Partial payments across multiple invoices are common; they deserve one structured action, not three separate notes. That pattern — one payment, several open obligations — is why allocation belongs in the collection flow, not in a side spreadsheet after the fact.
A dealer owes on two invoices from April and one from May. On Wednesday's visit the salesperson records ₹25,000 UPI against the April invoices (Partially Collected on the first, Collected pending verification on the second) and logs a dispute remark on a freight charge on the May invoice (Disputed). Accounts verifies Thursday (Verified on the settled portions). The branch manager sees aging improve in the dashboard without calling the salesperson. Friday's visit starts with the updated outstanding — not a surprise argument at the counter.
Surface risk before it becomes write-off
Stages enable reporting that a single "outstanding" column cannot. Leadership should see:
- Accounts stuck in Open too long with no field touch.
- High Partially Collected balances — money in motion but not closed.
- Disputed amounts aging without owner.
- Written Off trends by branch — a signal of policy, credit, or execution problems.
Those views turn collection from reactive firefighting into weekly operations — the same rhythm as reviewing stuck orders or missed visits.
Habits that make the lifecycle stick
Software supplies the rails; teams supply the train.

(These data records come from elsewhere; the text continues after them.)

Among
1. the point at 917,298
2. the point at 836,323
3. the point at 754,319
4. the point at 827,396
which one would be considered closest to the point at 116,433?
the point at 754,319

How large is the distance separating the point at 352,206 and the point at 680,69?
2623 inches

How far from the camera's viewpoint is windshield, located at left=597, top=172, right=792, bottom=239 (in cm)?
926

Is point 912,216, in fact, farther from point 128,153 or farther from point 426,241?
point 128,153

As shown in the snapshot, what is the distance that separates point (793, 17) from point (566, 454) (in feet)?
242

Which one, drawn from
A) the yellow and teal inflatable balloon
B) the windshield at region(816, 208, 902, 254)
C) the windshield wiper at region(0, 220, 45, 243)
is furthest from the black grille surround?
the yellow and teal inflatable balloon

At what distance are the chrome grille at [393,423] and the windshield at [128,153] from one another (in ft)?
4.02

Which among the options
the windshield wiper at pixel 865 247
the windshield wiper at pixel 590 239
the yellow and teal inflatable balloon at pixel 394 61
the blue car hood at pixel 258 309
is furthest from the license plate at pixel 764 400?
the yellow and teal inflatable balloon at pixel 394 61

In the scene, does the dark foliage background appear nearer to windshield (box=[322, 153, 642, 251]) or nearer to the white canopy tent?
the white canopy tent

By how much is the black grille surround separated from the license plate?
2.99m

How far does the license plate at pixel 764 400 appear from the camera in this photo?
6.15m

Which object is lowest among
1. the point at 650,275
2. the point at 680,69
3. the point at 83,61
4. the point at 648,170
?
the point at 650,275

Distributors that get value from staged collections typically:
- Capture at the visit — if it happened at the dealer, it is on the visit record the same day.
- Verify on a schedule — accounts clears Collected → Verified in a predictable window.
- Name disputes early — Disputed is better than silent disagreement.
- Document before write-off — Written Off requires visible prior stages, not a shortcut.
- Review aging in ops meetings — same room as route compliance and order blocks.
Without capture discipline, stages become theatre. With it, cashflow forecasting stops being a guess based on ERP alone.
Evaluate tools on workflow, not widgets
When you compare platforms, ask:
- Does every collection have a stage, owner, and history?
- Can partial payments and multi-invoice allocation happen in one action?
- Is verification a explicit step with audit, not an afterthought?
- Does outstanding appear at visit start alongside order context?
If collections are "a feature" with one paid/unpaid flag, you will keep running recovery on phone calls — and your best salespeople will keep the real ledger in their heads.
Outstanding is not one number on a statement. It is a sequence of decisions from due to verified — or disputed, or written off with eyes open. Treating collections as that workflow is how distributors align field reality with finance truth without micromanaging every rupee on the phone.
The seven stages are deliberately visible to both field and finance so neither side can claim surprise. Salespeople see why an amount is still Open; accounts see why verification waited on proof; leadership sees when Disputed balances are aging without resolution. That shared line of sight is what turns collection from a private negotiation into an operation the whole business can run — the same way you already expect visibility on visits and orders.
Common questions
What is collection management for dealers?
Tracking outstanding, recording payments, and running staged recovery workflows with proof on the dealer record.
Can one payment cover multiple invoices?
Yes — partial and multi-invoice allocation should be supported without a separate spreadsheet.
Why use stages instead of phone calls?
Stages scale across branches and leave an audit trail finance can trust.